■ **Page excerpt**
__________________________________________________

# Drought vs Almonds



## johnwratcliff (Feb 24, 2015)

Unfortunate this is a problem that no one will address in California or at a federal level. They have been out of water for years. It's sad for many. But as long as people can buy almonds they will be needed.


----------



## Honey-4-All (Dec 19, 2008)

Don't believe the hype 100% 

4000 acres planted within 5 miles of my place this winter......... The way I look at it there's a major shortage of skilled help to run another 10,000 hives....

Two or three offers a week for our place. More calls from realtors than package buyers.

600 acre places selling for 30k for dirt only..... Thats per acre.

At those prices they will find water..... And bees. 


EL Loco


----------



## Duncan MacLeod (Jul 24, 2014)

Honey-4-All said:


> Don't believe the hype 100%
> 
> 4000 acres planted within 5 miles of my place this winter......... The way I look at it there's a major shortage of skilled help to run another 10,000 hives....
> 
> ...


But it's got to be a bubble, right? The latecomers are buying and planting on the lure of past pay outs, even in the face of grim future prognosis. Feels like there is a crash coming....don't know exactly what it will look like.


----------



## high rate of speed (Jan 4, 2008)

That's what they said about grapes here in Cali to.vineyards are still getting planted.


----------



## beemandan (Dec 5, 2005)

__________________________________________________

[Collected data]
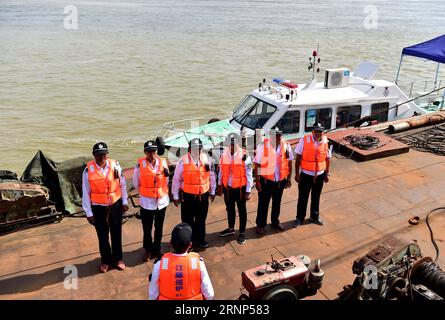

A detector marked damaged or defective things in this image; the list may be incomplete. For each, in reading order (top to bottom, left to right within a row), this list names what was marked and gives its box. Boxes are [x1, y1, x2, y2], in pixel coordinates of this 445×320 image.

rusty metal deck [326, 128, 410, 161]
rusty metal deck [0, 150, 444, 300]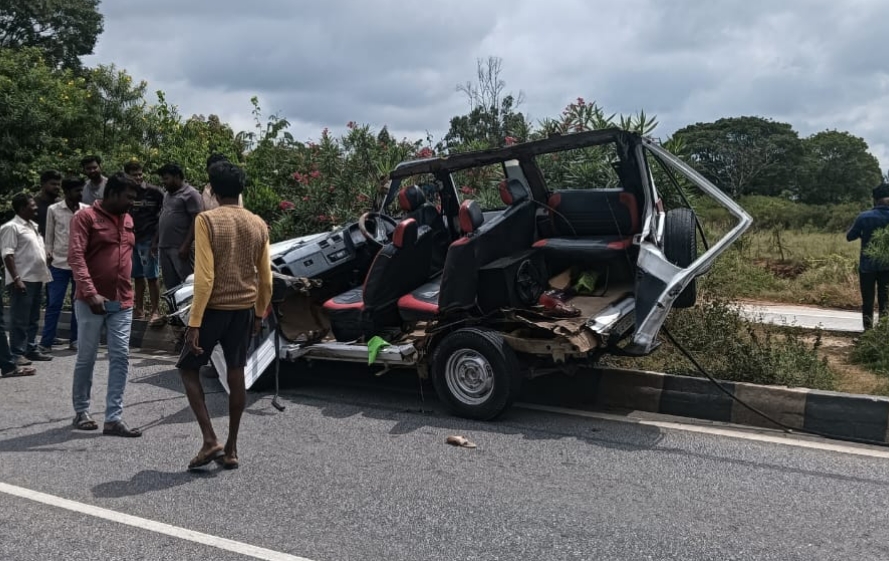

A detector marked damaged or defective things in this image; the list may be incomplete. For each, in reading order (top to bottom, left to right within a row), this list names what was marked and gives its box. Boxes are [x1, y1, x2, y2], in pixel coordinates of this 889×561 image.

wrecked vehicle [165, 129, 748, 418]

__________________________________________________

■ **Exercise**
Please update the stretch of the almond drought thread from "# Drought vs" through "(Dec 19, 2008)" so that "rain" replaces "water".

■ **Result below**
# Drought vs Almonds



## johnwratcliff (Feb 24, 2015)

Unfortunate this is a problem that no one will address in California or at a federal level. They have been out of rain for years. It's sad for many. But as long as people can buy almonds they will be needed.


----------



## Honey-4-All (Dec 19, 2008)